Die 100er-Marke gilt sowohl landesweit als auch in der jeweiligen Region als kritische Grenze für Lockerungen. Wenn die Sieben-Tage-Inzidenz an fünf aufeinanderfolgenden Tagen den Wert 100 überschreitet, werden zum Beispiel Schulen und Kitas wieder geschlossen. Dafür gibt es allerdings Ausnahmeregelungen, die derzeit schon in Nordsachsen gelten.

Wenn die Sieben-Tage-Inzidenz im Landkreis oder der kreisfreien Stadt an drei Tagen hintereinander über 100 Neuinfektionen auf 100.000 Einwohner liegt, drohen weitere Verschärfungen. Dann müsste "Click & Meet" (Umfrage: lokale Händler profitieren von "Click & Meet) laut sächsischem Stufenplan wieder verboten werden. Gleiches gilt für Museen, Zoos oder botanische Gärten, die erst ab heute überhaupt wieder öffnen dürfen. Im Landkreis Nordsachsen, im Vogtlandkreis und im Erzgebirgskreis sind aufgrund der zu hohen Inzidenz aktuell keine Öffnungen erlaubt. Im Erzgebirgskreis werden die Kontaktregeln ab Dienstag außerdem wieder verschärft, wie die Freie Presse berichtet. Im Landkreis Görlitz drohen Verschärfungen ab Mittwoch, im Landkreis Zwickau ab Dienstag. Die Stadt Leipzig zog die geplante Öffnung des Zoos wieder zurück. Der MDR fasst zusammen, wer wo heute öffnen will.

+++ Kretschmer: Masken-Deals Mitschuld am schlechten CDU-Ergebnis +++

Sachsens Ministerpräsident Michael Kretschmer hat die Masken-Deals von Unionsabgeordneten im Bundestag sowie die Corona-Politik der vergangenen Wochen als Gründe für die schlechten CDU-Ergebnisse bei den Landtagswahlen in Rheinland-Pfalz und Baden-Württemberg genannt. Auch wenn die CDU/CSU-Fraktion versucht habe, mit Blick auf die Masken-Deals klaren Tisch zu machen, bleibe immer etwas hängen. "Dass das die Menschen verärgert und man das auch an so einem Wahlergebnis sieht, ist doch mehr als verständlich", sagte der CDU-Politiker am Sonntagabend.

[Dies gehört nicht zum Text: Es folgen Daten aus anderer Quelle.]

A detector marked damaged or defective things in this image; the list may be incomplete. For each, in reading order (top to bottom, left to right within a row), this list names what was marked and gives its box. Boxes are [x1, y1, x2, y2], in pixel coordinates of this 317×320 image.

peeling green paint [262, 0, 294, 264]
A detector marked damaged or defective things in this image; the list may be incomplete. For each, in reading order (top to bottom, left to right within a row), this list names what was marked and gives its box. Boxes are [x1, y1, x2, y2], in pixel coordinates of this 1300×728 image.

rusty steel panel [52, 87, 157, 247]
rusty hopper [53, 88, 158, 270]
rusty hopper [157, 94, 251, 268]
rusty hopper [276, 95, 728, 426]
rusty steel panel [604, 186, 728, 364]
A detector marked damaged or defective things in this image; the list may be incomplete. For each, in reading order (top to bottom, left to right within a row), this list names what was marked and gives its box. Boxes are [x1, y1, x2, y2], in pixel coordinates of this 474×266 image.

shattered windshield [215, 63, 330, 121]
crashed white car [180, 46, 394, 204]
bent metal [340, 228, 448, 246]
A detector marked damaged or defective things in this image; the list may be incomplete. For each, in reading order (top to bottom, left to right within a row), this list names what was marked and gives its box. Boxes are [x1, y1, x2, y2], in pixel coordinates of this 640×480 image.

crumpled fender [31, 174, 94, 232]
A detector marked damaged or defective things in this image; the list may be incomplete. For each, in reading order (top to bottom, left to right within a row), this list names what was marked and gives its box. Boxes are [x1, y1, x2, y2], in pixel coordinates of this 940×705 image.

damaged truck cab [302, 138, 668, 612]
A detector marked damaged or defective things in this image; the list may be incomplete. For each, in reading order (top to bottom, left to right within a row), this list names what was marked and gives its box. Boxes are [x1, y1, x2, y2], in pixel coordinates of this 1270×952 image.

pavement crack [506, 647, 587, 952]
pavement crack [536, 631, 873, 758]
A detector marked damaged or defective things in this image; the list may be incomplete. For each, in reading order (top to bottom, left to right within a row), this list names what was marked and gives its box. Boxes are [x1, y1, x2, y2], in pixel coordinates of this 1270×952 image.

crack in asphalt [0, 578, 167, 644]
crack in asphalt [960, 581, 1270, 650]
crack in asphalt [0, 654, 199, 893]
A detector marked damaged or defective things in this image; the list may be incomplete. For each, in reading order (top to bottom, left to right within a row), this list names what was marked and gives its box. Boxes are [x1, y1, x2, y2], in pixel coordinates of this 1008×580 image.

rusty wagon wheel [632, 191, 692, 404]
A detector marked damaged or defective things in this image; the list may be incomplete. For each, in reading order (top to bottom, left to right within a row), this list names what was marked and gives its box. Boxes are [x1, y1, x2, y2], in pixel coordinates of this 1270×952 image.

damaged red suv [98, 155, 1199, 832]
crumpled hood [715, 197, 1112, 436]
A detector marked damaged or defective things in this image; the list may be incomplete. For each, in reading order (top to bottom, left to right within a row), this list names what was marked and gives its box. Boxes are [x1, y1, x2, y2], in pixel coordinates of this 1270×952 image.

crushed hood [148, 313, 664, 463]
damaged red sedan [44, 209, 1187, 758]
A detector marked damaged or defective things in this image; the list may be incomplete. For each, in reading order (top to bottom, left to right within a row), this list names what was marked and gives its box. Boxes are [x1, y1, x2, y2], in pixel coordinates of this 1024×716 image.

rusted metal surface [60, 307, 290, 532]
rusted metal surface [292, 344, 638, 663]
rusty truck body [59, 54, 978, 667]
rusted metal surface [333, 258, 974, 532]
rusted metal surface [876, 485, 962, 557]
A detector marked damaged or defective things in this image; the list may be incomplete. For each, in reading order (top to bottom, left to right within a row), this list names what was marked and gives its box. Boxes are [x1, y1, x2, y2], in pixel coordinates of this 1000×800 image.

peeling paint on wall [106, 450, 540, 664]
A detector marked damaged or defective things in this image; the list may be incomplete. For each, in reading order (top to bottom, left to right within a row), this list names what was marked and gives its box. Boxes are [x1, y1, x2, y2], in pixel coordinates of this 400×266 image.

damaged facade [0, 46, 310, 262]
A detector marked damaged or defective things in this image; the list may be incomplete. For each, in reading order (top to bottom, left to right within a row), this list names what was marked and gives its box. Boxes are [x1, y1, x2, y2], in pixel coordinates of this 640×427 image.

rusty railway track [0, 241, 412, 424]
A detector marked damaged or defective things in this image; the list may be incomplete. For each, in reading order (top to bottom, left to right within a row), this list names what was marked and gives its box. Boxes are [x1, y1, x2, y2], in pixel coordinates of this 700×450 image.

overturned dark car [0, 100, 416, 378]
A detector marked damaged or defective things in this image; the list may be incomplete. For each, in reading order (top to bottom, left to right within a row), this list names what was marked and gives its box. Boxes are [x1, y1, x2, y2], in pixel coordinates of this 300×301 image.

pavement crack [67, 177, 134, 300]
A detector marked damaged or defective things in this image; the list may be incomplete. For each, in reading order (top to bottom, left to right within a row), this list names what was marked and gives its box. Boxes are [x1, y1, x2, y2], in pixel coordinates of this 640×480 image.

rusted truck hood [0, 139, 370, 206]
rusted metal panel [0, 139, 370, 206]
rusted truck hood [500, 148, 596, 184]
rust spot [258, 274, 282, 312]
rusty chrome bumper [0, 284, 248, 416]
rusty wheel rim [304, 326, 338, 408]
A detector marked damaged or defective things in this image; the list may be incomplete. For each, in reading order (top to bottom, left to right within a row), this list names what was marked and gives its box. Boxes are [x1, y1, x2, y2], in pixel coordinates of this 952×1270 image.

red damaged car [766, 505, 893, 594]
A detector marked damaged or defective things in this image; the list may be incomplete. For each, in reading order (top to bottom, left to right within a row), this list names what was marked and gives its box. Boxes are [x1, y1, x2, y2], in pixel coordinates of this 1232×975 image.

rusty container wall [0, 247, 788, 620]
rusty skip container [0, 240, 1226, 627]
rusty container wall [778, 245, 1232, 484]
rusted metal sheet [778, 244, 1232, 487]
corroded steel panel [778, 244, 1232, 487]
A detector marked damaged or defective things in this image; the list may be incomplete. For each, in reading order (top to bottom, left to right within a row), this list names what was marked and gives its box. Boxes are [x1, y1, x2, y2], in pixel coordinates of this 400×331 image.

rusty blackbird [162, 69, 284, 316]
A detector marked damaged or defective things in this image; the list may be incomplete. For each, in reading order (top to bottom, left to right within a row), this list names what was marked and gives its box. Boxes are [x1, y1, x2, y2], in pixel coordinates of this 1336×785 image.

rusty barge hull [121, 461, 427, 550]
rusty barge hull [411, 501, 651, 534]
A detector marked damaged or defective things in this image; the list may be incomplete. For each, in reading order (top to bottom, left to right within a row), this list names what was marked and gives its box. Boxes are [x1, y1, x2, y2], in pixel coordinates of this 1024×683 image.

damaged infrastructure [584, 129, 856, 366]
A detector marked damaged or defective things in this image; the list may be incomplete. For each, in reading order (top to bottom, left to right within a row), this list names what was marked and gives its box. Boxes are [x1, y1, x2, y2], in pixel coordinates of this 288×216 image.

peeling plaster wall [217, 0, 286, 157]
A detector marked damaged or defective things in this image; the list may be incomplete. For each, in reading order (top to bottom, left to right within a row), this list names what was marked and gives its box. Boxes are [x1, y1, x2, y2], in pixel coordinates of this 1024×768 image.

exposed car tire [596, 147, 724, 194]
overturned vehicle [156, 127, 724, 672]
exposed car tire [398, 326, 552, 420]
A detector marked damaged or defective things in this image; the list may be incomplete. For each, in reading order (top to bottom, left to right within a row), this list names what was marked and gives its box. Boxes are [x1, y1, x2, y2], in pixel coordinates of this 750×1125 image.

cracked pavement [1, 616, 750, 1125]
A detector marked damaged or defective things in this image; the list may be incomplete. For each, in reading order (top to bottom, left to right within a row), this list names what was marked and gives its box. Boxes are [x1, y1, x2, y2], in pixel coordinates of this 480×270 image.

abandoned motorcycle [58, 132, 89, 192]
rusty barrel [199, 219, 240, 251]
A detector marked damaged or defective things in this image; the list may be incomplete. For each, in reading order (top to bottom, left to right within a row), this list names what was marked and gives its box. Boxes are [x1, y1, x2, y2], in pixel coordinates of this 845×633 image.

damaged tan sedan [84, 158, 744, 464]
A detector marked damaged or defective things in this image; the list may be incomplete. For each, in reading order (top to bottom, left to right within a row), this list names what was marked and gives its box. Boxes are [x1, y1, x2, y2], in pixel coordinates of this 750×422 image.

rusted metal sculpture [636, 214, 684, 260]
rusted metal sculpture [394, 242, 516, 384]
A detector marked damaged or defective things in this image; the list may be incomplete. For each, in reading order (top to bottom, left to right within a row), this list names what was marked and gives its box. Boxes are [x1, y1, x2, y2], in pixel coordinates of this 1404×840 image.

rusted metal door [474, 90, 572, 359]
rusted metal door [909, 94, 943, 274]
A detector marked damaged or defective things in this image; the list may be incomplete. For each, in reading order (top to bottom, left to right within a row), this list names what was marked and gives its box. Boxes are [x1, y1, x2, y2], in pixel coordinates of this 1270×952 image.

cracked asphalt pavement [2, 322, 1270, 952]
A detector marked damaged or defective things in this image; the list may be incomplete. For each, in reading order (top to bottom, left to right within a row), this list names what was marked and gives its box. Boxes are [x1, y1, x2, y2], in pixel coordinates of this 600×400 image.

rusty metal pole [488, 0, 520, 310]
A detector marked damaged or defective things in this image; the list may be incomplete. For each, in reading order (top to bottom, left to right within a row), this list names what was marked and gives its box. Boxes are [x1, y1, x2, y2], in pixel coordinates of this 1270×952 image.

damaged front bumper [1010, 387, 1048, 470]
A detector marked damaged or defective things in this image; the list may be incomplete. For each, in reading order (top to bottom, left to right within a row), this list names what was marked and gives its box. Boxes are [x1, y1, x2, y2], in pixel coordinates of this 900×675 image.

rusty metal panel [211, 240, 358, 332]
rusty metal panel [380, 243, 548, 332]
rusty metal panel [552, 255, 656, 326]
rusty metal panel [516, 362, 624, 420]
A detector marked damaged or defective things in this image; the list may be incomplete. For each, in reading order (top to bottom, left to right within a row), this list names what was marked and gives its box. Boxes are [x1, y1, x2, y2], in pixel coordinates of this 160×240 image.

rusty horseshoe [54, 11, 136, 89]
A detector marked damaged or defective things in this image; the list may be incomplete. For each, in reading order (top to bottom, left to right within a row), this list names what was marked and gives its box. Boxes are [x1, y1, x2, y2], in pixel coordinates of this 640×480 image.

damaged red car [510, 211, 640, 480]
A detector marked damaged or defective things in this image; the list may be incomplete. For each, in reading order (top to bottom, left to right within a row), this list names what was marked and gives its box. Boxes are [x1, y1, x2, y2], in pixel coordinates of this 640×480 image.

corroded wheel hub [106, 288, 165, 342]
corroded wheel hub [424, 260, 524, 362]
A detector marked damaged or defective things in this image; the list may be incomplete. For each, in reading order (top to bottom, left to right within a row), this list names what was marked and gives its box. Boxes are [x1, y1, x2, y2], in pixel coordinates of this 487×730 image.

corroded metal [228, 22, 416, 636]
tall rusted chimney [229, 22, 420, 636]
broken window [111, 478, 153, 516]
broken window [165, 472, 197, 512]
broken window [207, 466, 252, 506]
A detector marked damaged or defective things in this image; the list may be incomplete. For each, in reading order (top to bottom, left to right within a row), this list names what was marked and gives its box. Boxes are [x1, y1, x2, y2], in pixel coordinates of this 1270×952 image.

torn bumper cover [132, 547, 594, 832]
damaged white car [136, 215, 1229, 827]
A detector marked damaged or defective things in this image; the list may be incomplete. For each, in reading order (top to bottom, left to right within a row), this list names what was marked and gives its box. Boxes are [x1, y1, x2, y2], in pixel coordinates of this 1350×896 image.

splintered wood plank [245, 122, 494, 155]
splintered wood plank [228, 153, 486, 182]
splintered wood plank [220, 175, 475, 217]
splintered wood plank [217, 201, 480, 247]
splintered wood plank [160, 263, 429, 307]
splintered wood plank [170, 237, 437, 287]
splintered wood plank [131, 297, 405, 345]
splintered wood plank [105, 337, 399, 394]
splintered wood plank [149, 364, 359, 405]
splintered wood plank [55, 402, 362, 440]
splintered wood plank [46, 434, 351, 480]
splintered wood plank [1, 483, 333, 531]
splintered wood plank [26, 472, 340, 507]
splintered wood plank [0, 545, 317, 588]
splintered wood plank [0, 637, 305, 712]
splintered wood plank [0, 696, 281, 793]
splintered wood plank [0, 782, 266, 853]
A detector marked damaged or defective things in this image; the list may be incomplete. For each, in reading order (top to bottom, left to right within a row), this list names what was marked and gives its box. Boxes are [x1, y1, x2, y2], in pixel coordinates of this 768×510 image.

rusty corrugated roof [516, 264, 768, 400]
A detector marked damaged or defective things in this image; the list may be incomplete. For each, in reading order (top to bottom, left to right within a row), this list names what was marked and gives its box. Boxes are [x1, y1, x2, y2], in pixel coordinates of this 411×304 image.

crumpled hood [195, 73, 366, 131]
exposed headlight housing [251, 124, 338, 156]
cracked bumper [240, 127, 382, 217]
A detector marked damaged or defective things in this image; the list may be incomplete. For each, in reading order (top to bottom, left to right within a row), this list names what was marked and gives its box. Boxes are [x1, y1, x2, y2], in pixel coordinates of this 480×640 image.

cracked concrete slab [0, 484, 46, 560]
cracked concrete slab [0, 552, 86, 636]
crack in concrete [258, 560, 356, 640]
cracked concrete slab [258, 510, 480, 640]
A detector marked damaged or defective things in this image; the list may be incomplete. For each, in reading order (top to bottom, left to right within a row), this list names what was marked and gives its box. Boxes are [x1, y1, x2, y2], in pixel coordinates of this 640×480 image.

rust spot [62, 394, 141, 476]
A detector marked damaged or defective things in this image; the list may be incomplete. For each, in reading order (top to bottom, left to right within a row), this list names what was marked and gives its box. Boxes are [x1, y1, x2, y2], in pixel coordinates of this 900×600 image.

Kretschmer verwies zudem auf die Corona-Politik der vergangenen Wochen, die seiner Ansicht nach zu Verunsicherung bei den Menschen geführt hätten. Die vergangenen Wochen seien "eine Abkehr" von der "sehr stringenten Corona-Politik" gewesen. Kretschmer bezeichnete den Landtagswahlsonntag als "Zäsur" und betonte mit Blick auf die Bundestagswahl: "Ich wünsche mir sehr eine bürgerliche Regierung, auch wenn sie im Moment nicht zu sehen ist." Partner Nummer eins wäre dabei die FDP. Sachsens SPD-Chef Martin Dulig kommentierte das Wahlergebnis in Rheinland-Pfalz naturgemäß anders: Mehrheiten jenseits der CDU seien möglich, sagte er am Sonntagabend.